- Document segment:
══════
MCMASTER: That's exactly what they're doing. And we know that. I mean, I have been reading a lot of their efforts to undermine our democracy these days. And what they're trying to do is amplify kind of the message you had at the beginning. And this is why, Fareed, I think we can either get dragged down into this or we can transcend it as Americans. So I think all of us have a role in bringing Americans together.
We don't have to agree on policy but we should have civil discussions because we share the same goals. Right? We all want a better future for generations to come. And I think now is the moment to do that, Fareed. And, you know, you're right. What Russia wants to do more than anything is they want to polarize us, pit us against each other, and reduce our confidence in our common identity as Americans and in our democratic principles and institutions and processes. And we should not be participants in that, whether it's our political leadership or the media or any of us who have the opportunity to convene Americans and to foster the kind of respectful wide-ranging discussions of the challenges that we face.
ZAKARIA: General, I first came across you when you were a younger general who wrote a brilliant book called "Dereliction of Duty" about why the Joint Chiefs of Staff should have been much more assertive and pushed back against the president during the Vietnam War.
Do you think there has been a dereliction of duty at the highest levels of the American political system? I mean people like Jim Mattis, Jim Kelly, Republican leaders in not pushing back against a president, who by your own accounts, is unprecedented in his behavior?
══════
- Listed entries:
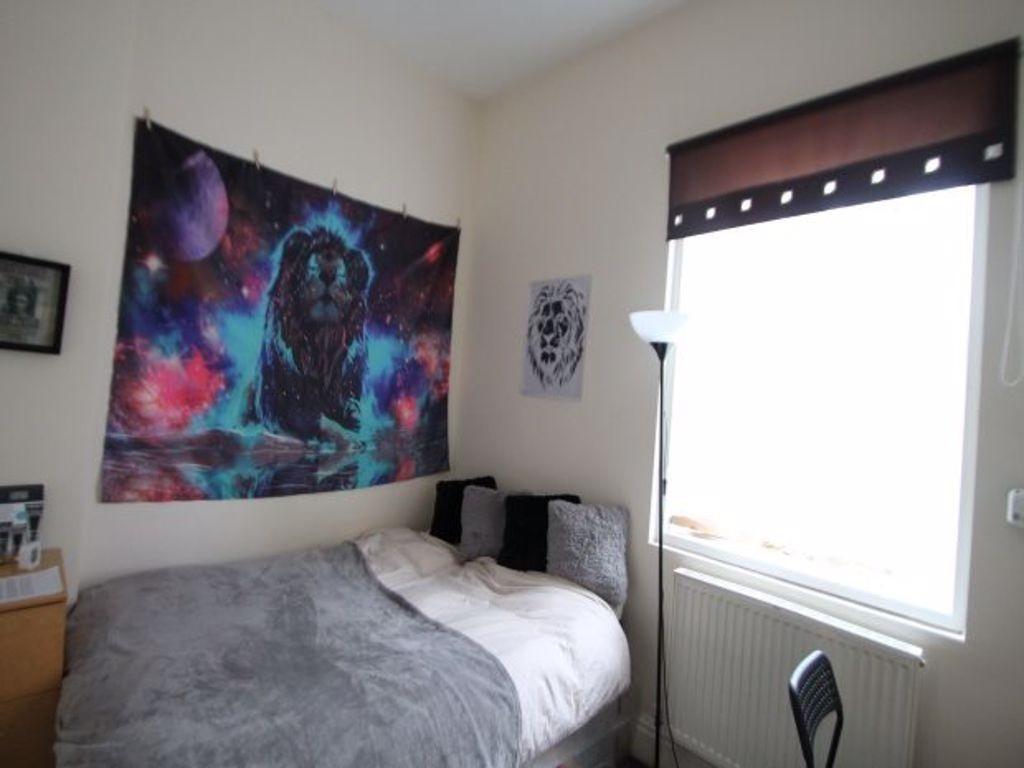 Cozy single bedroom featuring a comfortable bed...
══════
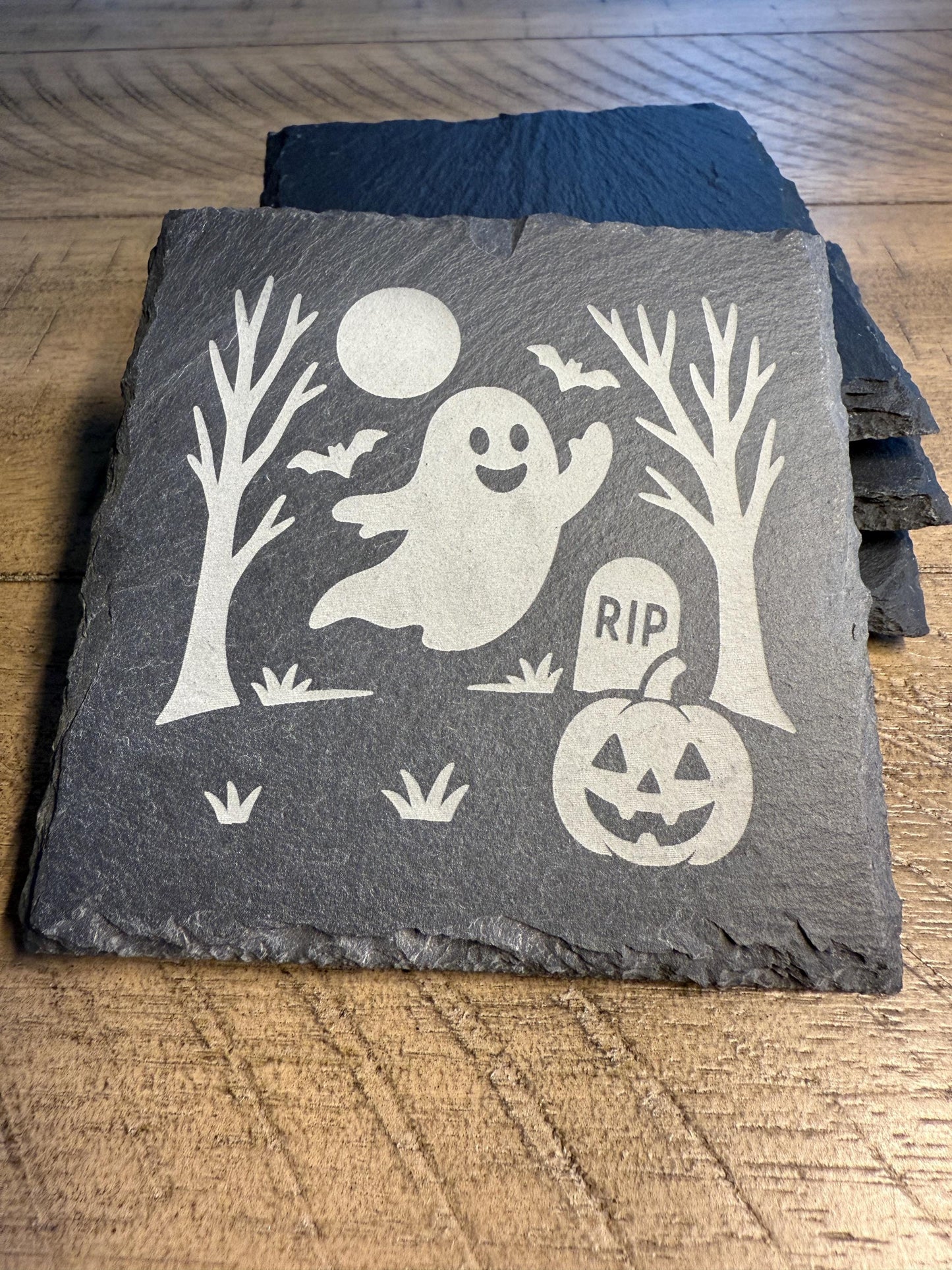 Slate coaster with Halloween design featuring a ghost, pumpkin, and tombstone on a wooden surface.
══════
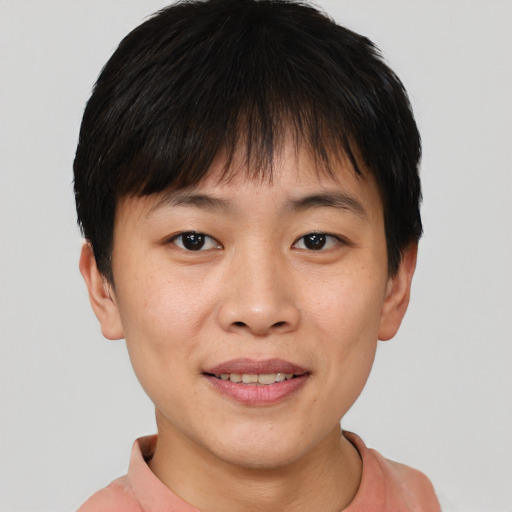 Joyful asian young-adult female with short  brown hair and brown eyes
══════
- Work instructions: In the interview transcript, what book does Zakaria say the general wrote as a younger general?

- Solution to the problem: "Dereliction of Duty"